Meeting the Challenge

The ODS concept has been developed and realized in the process of HIPAA implementation work at healthcare payer organizations across the country during the last two years. HCOs have been looking beyond HIPAA deadlines to gain competitive-edge and bottom-line efficiencies through e-health initiatives that intelligently mine data and processes, consolidate legacy systems, enable subscribers to tailor, choose and qualify insurance policies online via Web services and Internet ports, automate employers’ insurance enrollment plans and streamline claims autoadjudication.

To support these new initiatives, HCOs need to get at and make use of data such as patient/subscriber profiles, billing and accounting data that would otherwise be found in a static condition in a traditional data warehouse. They need to manage this critical transaction-related data minute by minute as it flows through the organization throughout the day. The data needs to interact with multiple adjudication systems, to be sent to partners and to be split, combined, repackaged, routed and securely delivered.

Here are typical business challenges that can drive HCOs to consider an ODS:

Multiple, disparate, back-end adjudication systems for specific types of healthcare claims based on different lines of business (e.g., emergency room, ambulance, behavioral health, chiropractor, rehabilitation, Medicare).

Frequent billing reversals for adjustments of payments based on additional information, billing corrections and remittance advice balancing errors.

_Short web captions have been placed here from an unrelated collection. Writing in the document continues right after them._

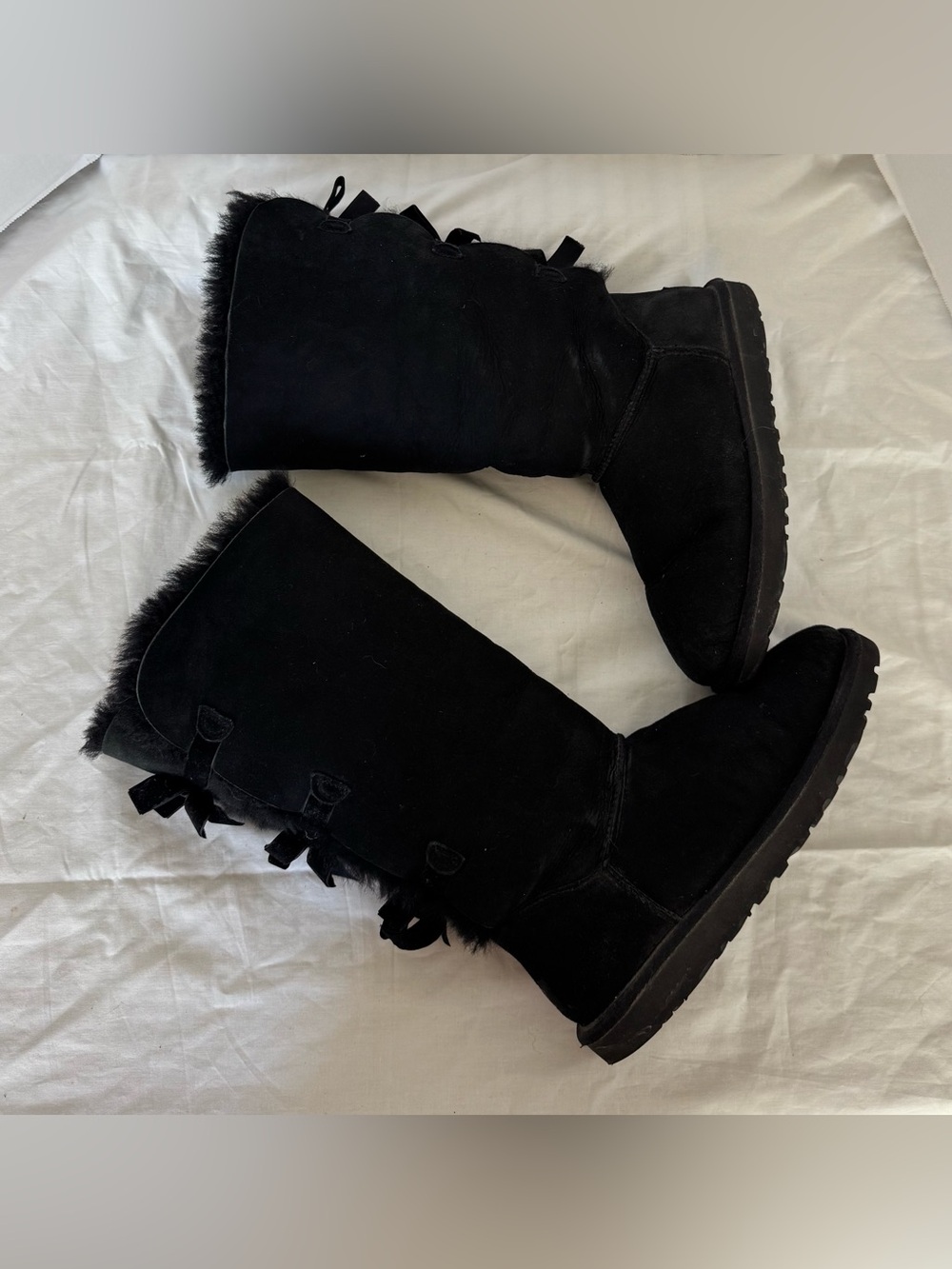 UGG Women's Bailey Bow Tall II Boots Size 8
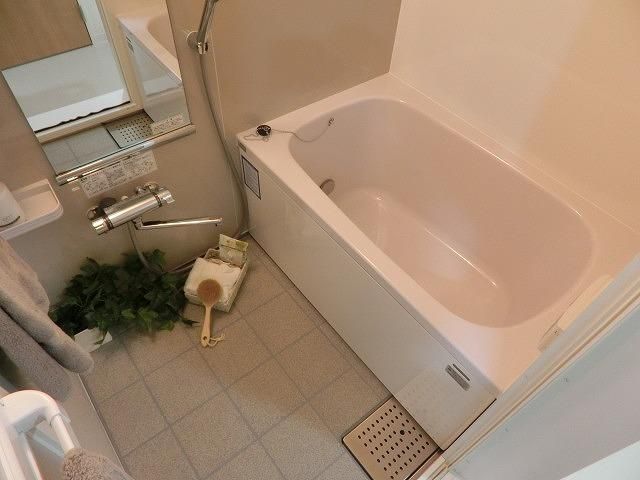 バス・シャワールーム　★追い焚き付き★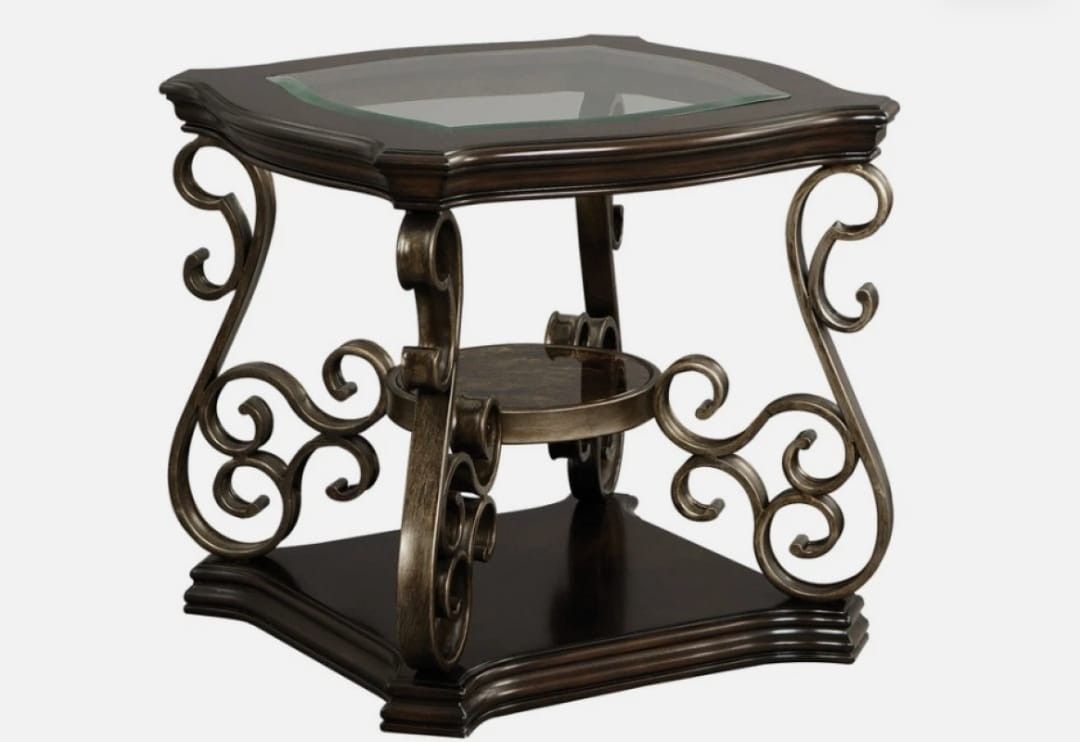 2 Ends Table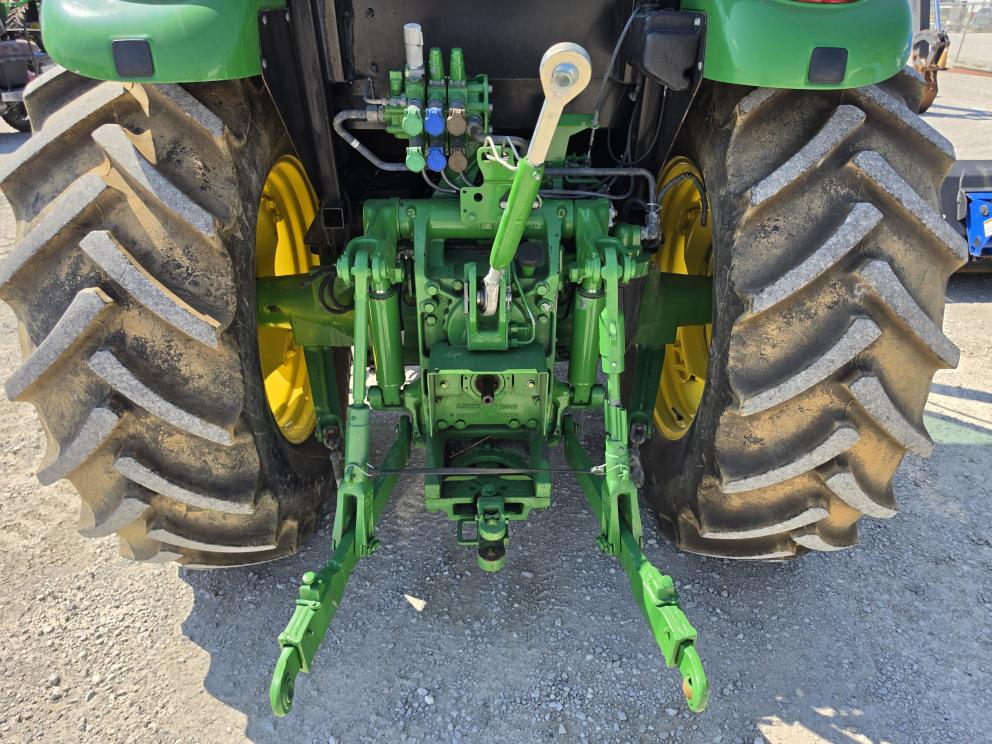 Image for 2020 John Deere 6120E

Management requirement for visibility into operational data to monitor key business indicators such as: real-time statistics for number of claims successfully processed, rejected and pending due to adjudication issues awaiting claims attachments; number of claims over a predetermined amount paid; average time for claims adjudication and payment; number of eligibility and claim status requests; and large enrollments statistics.

Requirement for splitting individual transactions to separate Medicare, COB and large-employer-specific HMO plan claims for processing.

Need for repackaging claims that have been handled in separate sections to create new envelopes for further routing, tracking and auditing control numbers.

Requirement for all error-handling facility for exceptions processing, clearinghouse errors management, provider notifications, manual analysis and adjustments.

Need for handling legacy systems’ COB claims, forwarding claims to different payers for secondary payments.

“Extra” HIPAA data: incoming data that has no home in the current back-end legacy system.

“Missing” HIPAA data: the need to transmit data that does not exist in any current system and can be sourced only from incoming transactions.

Even without such aggressive initiatives, the typical HCO confronts large and complex data streams flowing across a multitude of diverse applications. The challenge is to collect, structure, protect, manage, analyze and view that important data on demand. When these goals are met, the result is faster processing, happier “customers” and partners, greater IT efficiency and significantly reduced operational costs.

Pragmatism Prevails

In the recent IT past, the competing format demands of diverse applications associated with the challenges above would produce nothing but chaos for HCOs, their IT managers and business executives.

However, an ODS is capable of establishing peaceful coexistence among the opponents in the enterprise integration war. By providing a temporary resting place for data that is important to collect but isn’t ready yet for a data warehouse update, creating a special place for data that has potential long-term significance but no home in the corporate data warehouse, and enabling the tracking of dynamic data–regardless of their format–an ODS can support critical business decisions without forcing HCOs to choose sides. Thus, the HCO can emerge a winner, even as the enterprise integration war continues.

Helen Gurevich is the director of healthcare solutions, Industry Solutions Unit, of Ascential Software Corp., Westboro, Mass.